“I have not failed. I’ve just found 10,000 ways that won’t work.” ~Thomas A. Edison
I know you’ve heard this many times, but it bears repeating: Failure = Opportunity to Learn.
A device I use to remember this comes from a story I heard many years ago during a coach training class. We had just been taught a new skill and were about to practice with a classmate, which can be quite a nerve-wracking experience. The instructor told us a story from a training she had previously attended. The story has been so powerful and useful for me, I’m passing it along to you:
She was in a class, learning a new skill. And her instructor asked the students to do the following: Whenever anyone made an error or failed in applying the new skill, they were to leap enthusiastically up out of their chair, throw both arms up in the air and yell with gleeful gusto, “FANTASTIC!” This was an all-day course, with lots of skill practice going on – so each student got many opportunities to yell, “FANTASTIC!”
The effects of this crazy learning technique are profound:
- The silliness and exuberance that rippled around the classroom lightened the mood and calmed the nerves that often come with clumsy first attempts at practicing any new skill (especially in front of others!).
- Hearing cries of, “FANTASTIC!” percolate through the course all day long was a reassuring and community-building reminder that everyone makes mistakes and no one is perfect.
- Leaping up to yell, “FANTASTIC!” shifted the energy so radically from guarded hesitation to uninhibited, freewheeling experimentation – the students learned a great deal more because the atmosphere actually made it fun and acceptable to fail!
Naturally, I’d love to see you try this technique to help you convert your own failures into learning.
But the bigger question I’m asking you as a leader is: How can you infuse this mindset of “FANTASTIC!” into your leadership style? How can you create an atmosphere among your team that mistakes and failure are not reasons to lambast, but opportunities to invite creative new solutions? If your people are afraid to fail for fear that they will get “marked down” in some way, they will instinctively tighten up and back away from the experimentation that leads to innovation.

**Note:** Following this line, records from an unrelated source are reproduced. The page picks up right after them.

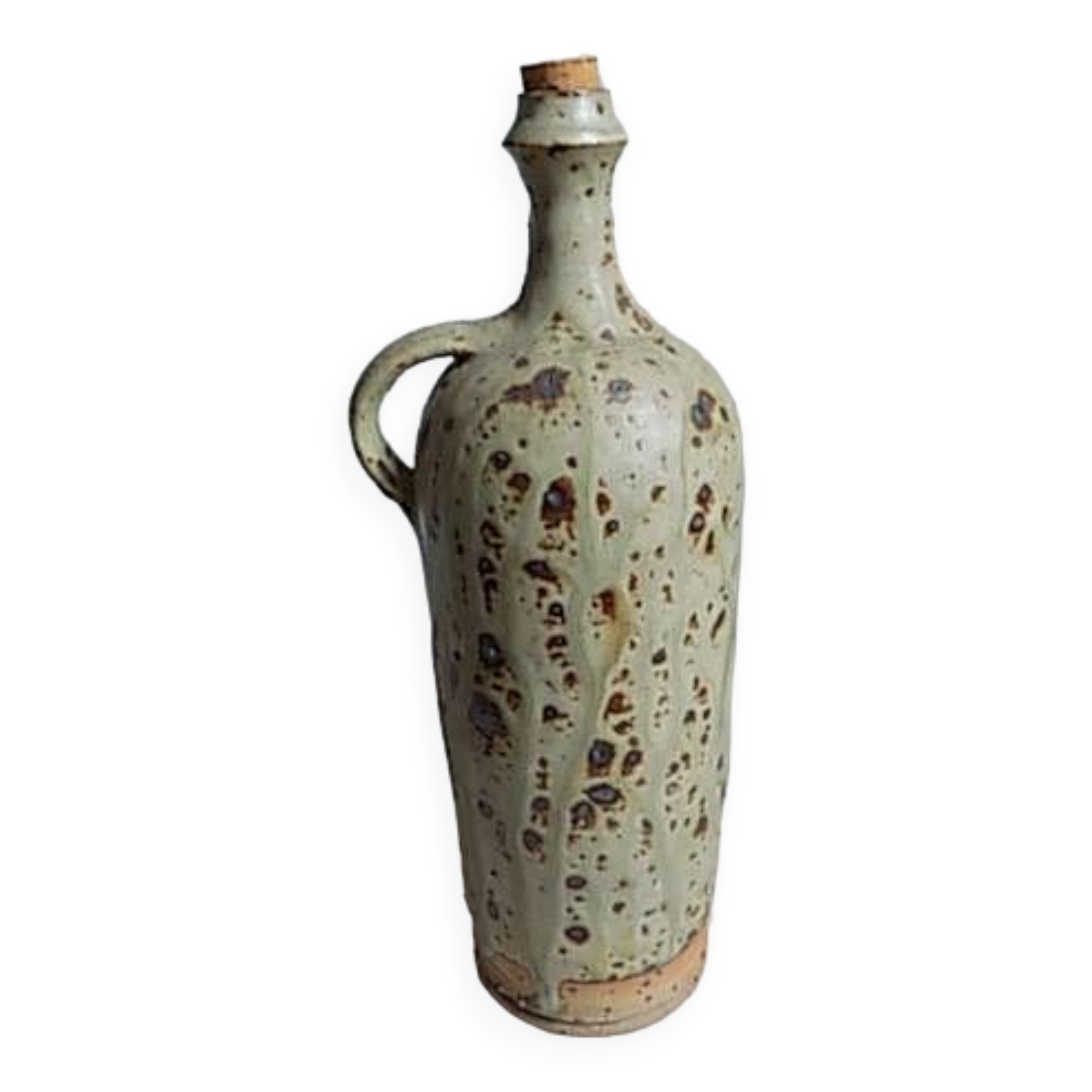 Stoneware bottle
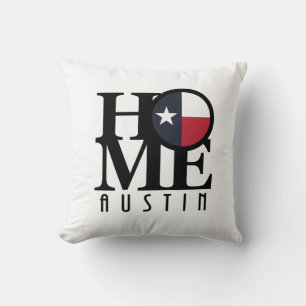 HOME Austin Texas Cushion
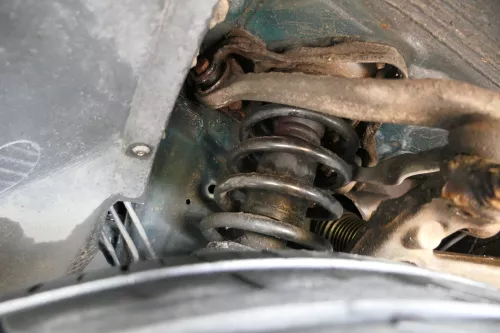 2x A4 B5 A6 4B Passat 3B 3BG Federbein Feder Stoßdämpfer vorne links+ rechts TDI (182226)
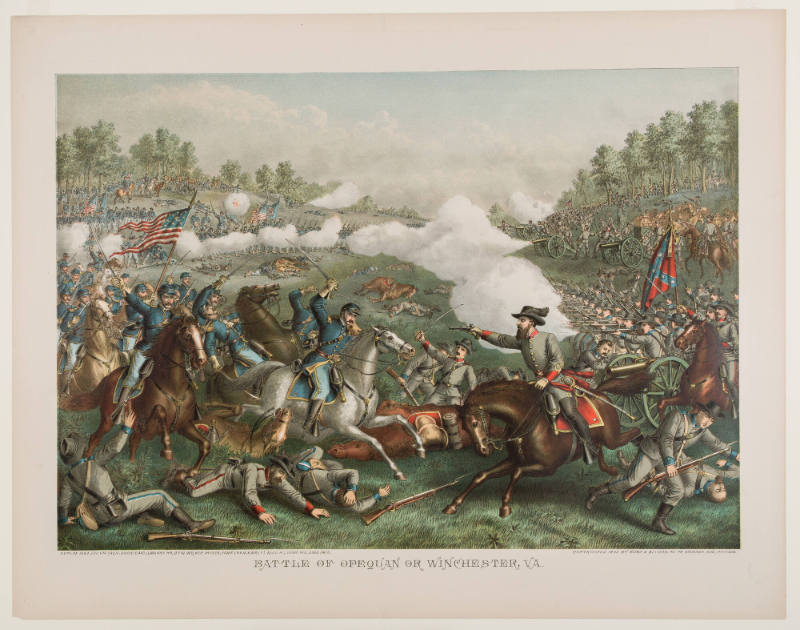 Battle of Opequan or Winchester, Va.
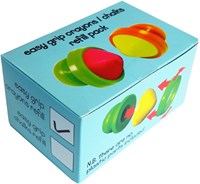 Eduplay ricariche per pastelli - Easy Grip - 6 pezzi - multicolore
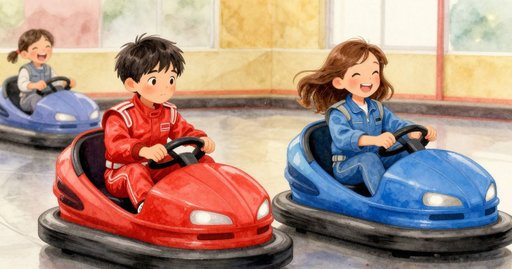 The Vacant Bumper Car Bay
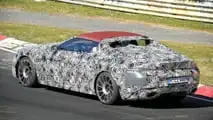 BMW Skytop (2026) bei Testfahrten auf dem Nürburgring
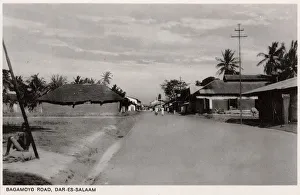 Bagamoyo Road - Dar-es-Salaam, Tanzania, East Africa Bagamoyo Road - Dar-es-Salaam, Tanzania, East Africa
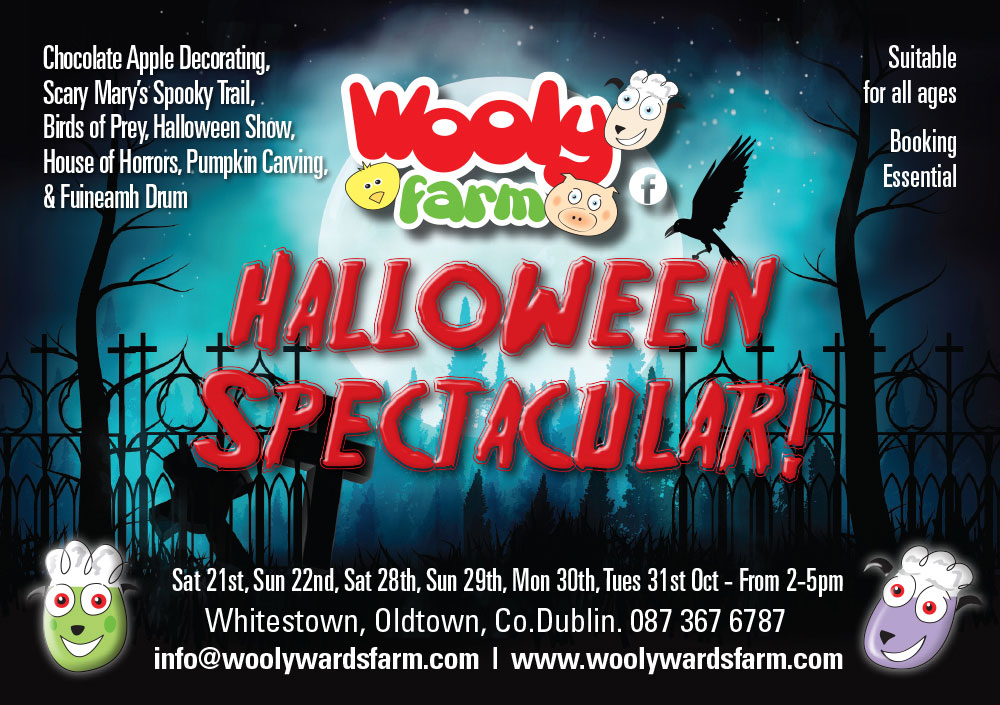 Wooly Farm Dublin Halloween Event Halloween events Dublin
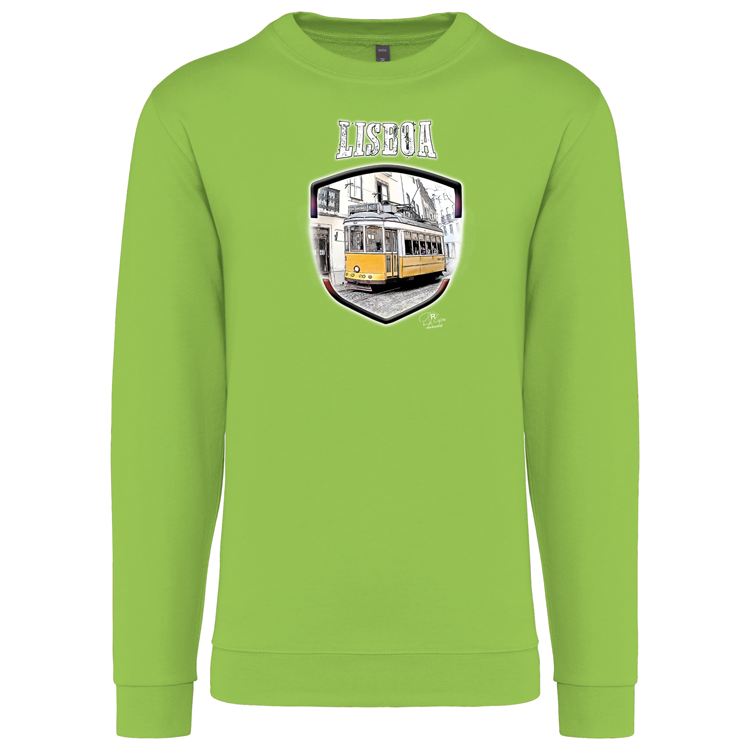 Sweatshirt Kariban sem Capuz Lisbon Shield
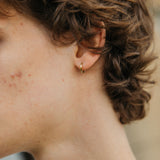 Rio Gold Earring, Pair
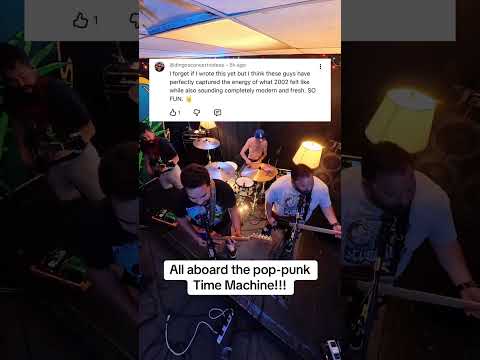 Song: Going Backwards by Pinstock #PopPunk #Mtv #PunkRock #Blink182 #GreenDay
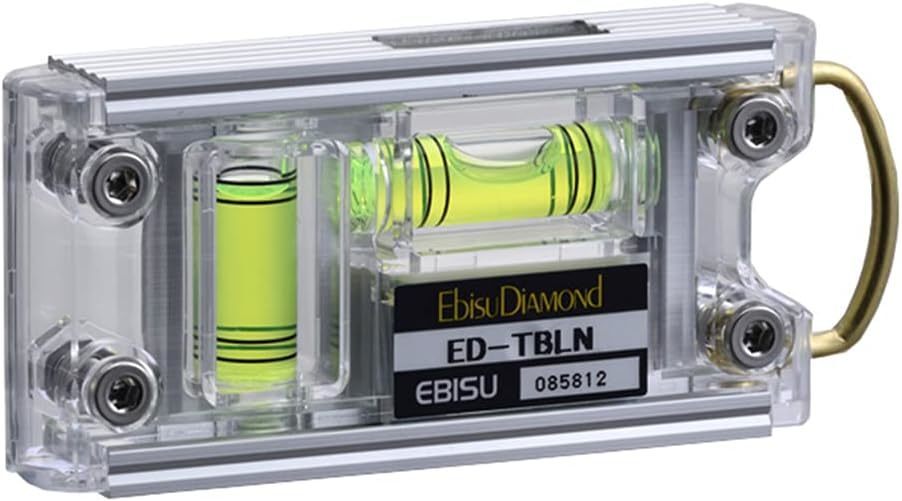 ED-TBLN Tobi Level Silver/Bubble Tube: Green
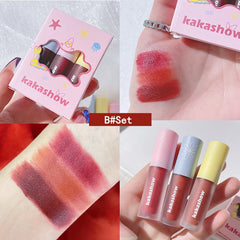 Esmalte de labios rosa Kaka Show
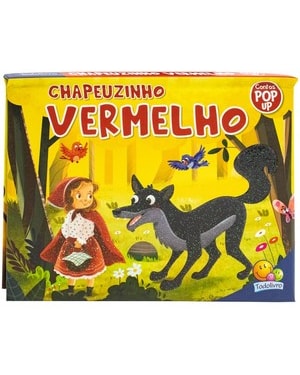 Contos Pop-up: Chapeuzinho Vermelho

You might find ways to repeat this “FANTASTIC!” exercise with your team. But even without this specific activity, you would serve yourself and your team well by stepping back to reflect on how your personal style either invites or stifles the creativity that is often born of failure.
What if Thomas Edison were on your team? Would the atmosphere you’ve created invite him to continue trying to invent the light bulb, one failure at a time? Or would you just be in the dark?